Prof. SAW Seang-Me
Professor, Duke-NUS Medical School, Singapore
Head of Myopia Unit, Singapore Eye Research Institute
Presentation Topic - Strategies and Public Health Policies on Myopia
Myopia is fast becoming a global public health burden with its increasing prevalence, particularly in developed countries. Globally, the prevalence of myopia and high myopia (HM) is 28.3% and 4.0%, respectively, and these numbers are estimated to increase to 49.8% for myopia and 9.8% for HM by 2050. The burden of myopia is tremendous as adults with HM are more likely to develop pathologic myopia (PM) changes that can lead to blindness. Accordingly, preventive measures are necessary for each step of myopia progression toward vision loss.

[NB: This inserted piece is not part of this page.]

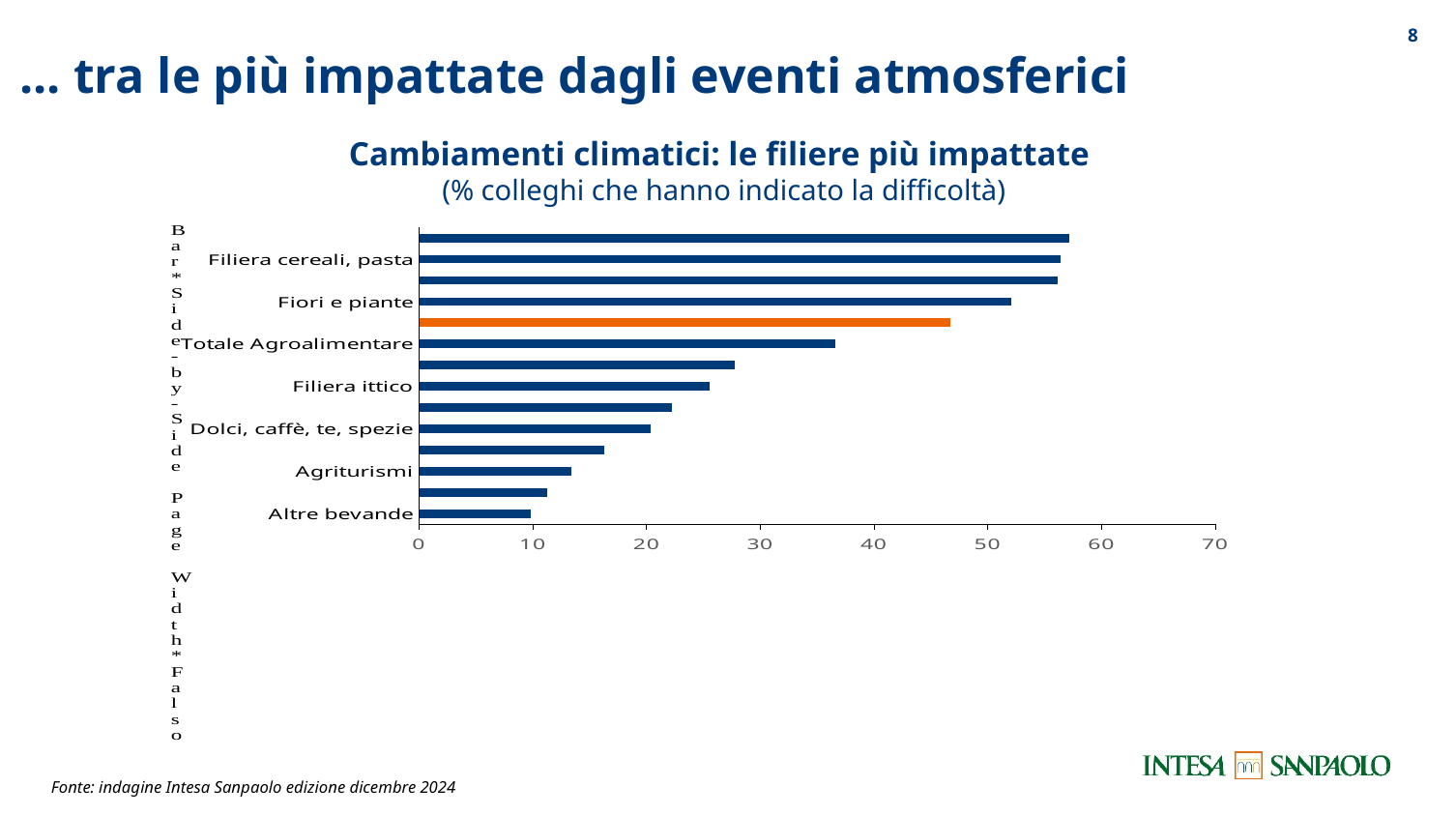
Do the bar values increase or decrease going from the top of the chart to the bottom? Decrease Which has a larger value, Fiori e piante or Filiera ittico? Fiori e piante Is the value of the orange bar greater or less than 40? greater Is the value for Fiori e piante greater or less than 50? greater What colour is the single highlighted bar in the chart? Orange How many bars are plotted in the chart? 14 Is the value for Filiera ittico greater or less than 30? less What kind of chart is shown on the slide? Bar chart What is the title of the chart? Cambiamenti climatici: le filiere più impattate Which has a larger value, Filiera cereali, pasta or Altre bevande? Filiera cereali, pasta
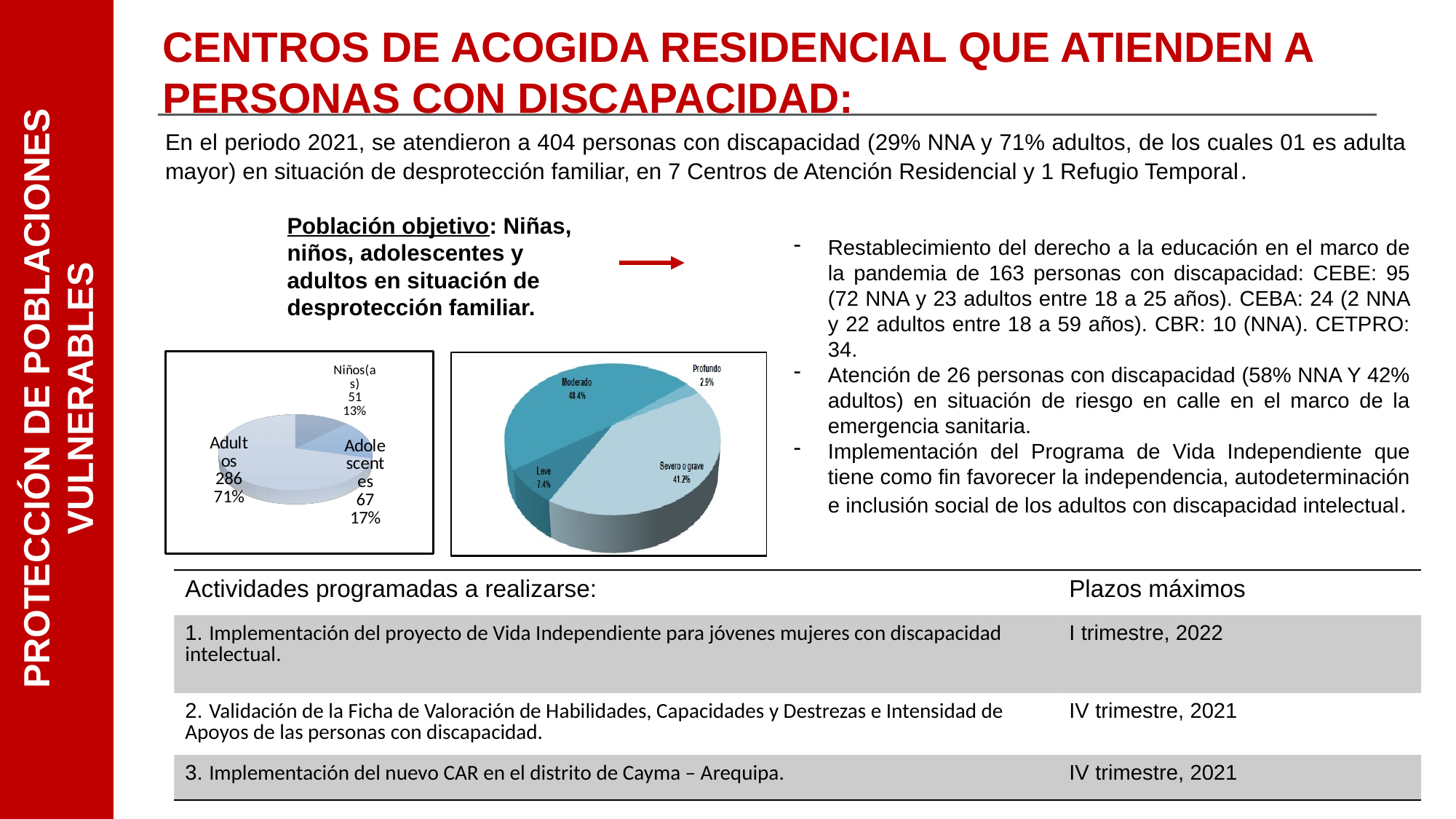
In the right pie chart, what percentage is shown for Moderado? 48.4% In the left pie chart, what percentage is shown for Niños(as)? 13% In the right pie chart, what percentage is shown for Severo o grave? 41.2% In the left pie chart, which category has the largest slice? Adultos In the left pie chart, what is the value shown for Adultos? 286 In the left pie chart, what is the difference between the values for Adultos and Adolescentes? 219 In the right pie chart, which is larger, Leve or Profundo? Leve In the right pie chart, which category has the smallest slice? Profundo What type of chart is the chart on the left? Pie chart How many categories does the left pie chart show? 3 In the left pie chart, which category has the smallest slice? Niños(as)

Approaches to prevent myopia-related blindness should therefore attempt to
1. prevent or delay the onset of myopia among children - by increased outdoor time
2. stunt progression from low/mild myopia to HM – through optical (e.g. defocus incorporated soft contact, orthokeratology, and progressive-additional lenses) and pharmacological (e.g. low dose of atropine) interventions
3. stunt progression from HM to PM – through medical/surgical treatments (e.g. anti-vascular endothelial growth actor therapies, macula buckling and scleral crosslinking). Recent clinical trials aiming for retarding myopia progression have shown encouraging results.